Instruções do exercício:
1. Reproduza fielmente, do trecho do documento, a parte que vai de "A NAV Brasil é" até "a navegação aérea.".
2. Segundo o trecho do documento, com quanto tempo de antecedência a categoria deve avisar, por lei, em caso de suspensão dos serviços?

Por lei, a categoria deve avisar com pelo menos 72 horas de antecedência em caso de suspensão dos serviços, o que permite tempo de reorganização das operações.

O movimento é resultado de reivindicações trabalhistas, que incluem a implementação do novo Plano de Cargos e Salários (PCS), melhorias no benefício de assistência à saúde, correção da defasagem salarial pós-pandemia e a realização de concursos públicos, ausentes há 14 anos.

Sindicato Nacional dos Trabalhadores na Proteção ao Voo (SNTPV) também aponta sobrecarga de escalas e excesso de horas extras como fatores que pressionam a categoria e podem comprometer a segurança operacional.

O papel da NAV Brasil

A NAV Brasil é peça-chave na infraestrutura da aviação nacional. Seus profissionais compõem o segmento civil do Sistema de Controle do Espaço Aéreo Brasileiro (SISCEAB), atuando em funções essenciais como:

  • Controle de Aproximação (APP) e Controle de Aeródromo (TWR), que orientam pousos, decolagens e movimentação no espaço aéreo próximo aos aeroportos.
  • Meteorologia Aeronáutica, com previsões, informes e vigilância meteorológica usados por pilotos e autoridades aeronáuticas.
  • Serviço de Informação Aeronáutica (AIS), responsável por coletar e divulgar dados críticos para a navegação aérea.
  • Telecomunicações Aeronáuticas, que garantem comunicação segura e eficaz entre aeronaves e unidades em solo.

Dados fornecidos:
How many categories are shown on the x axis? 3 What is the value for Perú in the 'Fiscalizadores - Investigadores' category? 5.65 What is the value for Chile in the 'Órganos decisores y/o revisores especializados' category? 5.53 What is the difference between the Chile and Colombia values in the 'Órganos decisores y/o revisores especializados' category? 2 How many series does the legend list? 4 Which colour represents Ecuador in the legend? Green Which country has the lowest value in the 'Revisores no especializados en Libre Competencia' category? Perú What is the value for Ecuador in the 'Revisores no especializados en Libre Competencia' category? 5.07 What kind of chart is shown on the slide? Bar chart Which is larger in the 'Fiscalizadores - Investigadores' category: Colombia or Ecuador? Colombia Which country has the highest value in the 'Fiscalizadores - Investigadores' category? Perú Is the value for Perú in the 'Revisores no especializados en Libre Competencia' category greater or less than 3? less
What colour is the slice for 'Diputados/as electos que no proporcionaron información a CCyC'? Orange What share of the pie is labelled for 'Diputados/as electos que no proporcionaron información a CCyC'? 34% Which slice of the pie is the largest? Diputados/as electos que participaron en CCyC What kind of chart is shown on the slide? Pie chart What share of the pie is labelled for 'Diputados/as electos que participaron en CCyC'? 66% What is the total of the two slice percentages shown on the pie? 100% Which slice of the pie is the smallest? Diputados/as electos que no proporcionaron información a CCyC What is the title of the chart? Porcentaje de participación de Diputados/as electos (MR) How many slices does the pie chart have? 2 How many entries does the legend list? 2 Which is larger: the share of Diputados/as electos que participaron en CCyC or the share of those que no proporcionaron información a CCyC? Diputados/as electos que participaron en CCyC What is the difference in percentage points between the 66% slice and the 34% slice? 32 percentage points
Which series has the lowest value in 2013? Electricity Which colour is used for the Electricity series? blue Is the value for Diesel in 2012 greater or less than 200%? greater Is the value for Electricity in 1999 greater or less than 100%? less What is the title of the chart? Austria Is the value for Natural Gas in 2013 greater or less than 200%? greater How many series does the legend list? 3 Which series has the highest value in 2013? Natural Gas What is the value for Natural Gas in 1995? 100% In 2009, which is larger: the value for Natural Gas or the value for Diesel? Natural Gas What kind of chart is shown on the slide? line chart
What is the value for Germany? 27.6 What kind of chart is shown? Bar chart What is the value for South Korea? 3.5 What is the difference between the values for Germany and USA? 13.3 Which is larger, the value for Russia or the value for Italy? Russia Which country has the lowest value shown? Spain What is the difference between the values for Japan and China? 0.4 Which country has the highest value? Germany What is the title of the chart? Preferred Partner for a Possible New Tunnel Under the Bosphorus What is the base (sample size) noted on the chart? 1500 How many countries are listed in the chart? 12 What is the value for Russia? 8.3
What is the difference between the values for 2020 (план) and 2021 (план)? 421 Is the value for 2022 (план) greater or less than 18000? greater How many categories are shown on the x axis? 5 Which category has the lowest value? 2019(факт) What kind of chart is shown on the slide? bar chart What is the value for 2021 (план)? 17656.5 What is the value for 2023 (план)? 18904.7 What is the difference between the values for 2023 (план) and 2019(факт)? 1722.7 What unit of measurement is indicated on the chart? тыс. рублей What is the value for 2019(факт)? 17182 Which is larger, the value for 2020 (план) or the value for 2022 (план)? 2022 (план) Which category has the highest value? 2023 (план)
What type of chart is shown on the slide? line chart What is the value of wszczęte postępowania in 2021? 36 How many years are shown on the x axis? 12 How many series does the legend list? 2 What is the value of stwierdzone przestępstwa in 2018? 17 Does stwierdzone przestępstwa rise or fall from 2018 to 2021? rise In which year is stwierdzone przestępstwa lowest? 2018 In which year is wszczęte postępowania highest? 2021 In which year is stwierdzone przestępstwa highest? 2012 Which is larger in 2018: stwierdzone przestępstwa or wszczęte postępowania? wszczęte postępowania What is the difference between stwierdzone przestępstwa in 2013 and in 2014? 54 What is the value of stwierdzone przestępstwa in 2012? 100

Lista de respostas:
1.
A NAV Brasil é peça-chave na infraestrutura da aviação nacional. Seus profissionais compõem o segmento civil do Sistema de Controle do Espaço Aéreo Brasileiro (SISCEAB), atuando em funções essenciais como:

  • Controle de Aproximação (APP) e Controle de Aeródromo (TWR), que orientam pousos, decolagens e movimentação no espaço aéreo próximo aos aeroportos.
  • Meteorologia Aeronáutica, com previsões, informes e vigilância meteorológica usados por pilotos e autoridades aeronáuticas.
  • Serviço de Informação Aeronáutica (AIS), responsável por coletar e divulgar dados críticos para a navegação aérea.

2. Com pelo menos 72 horas de antecedência.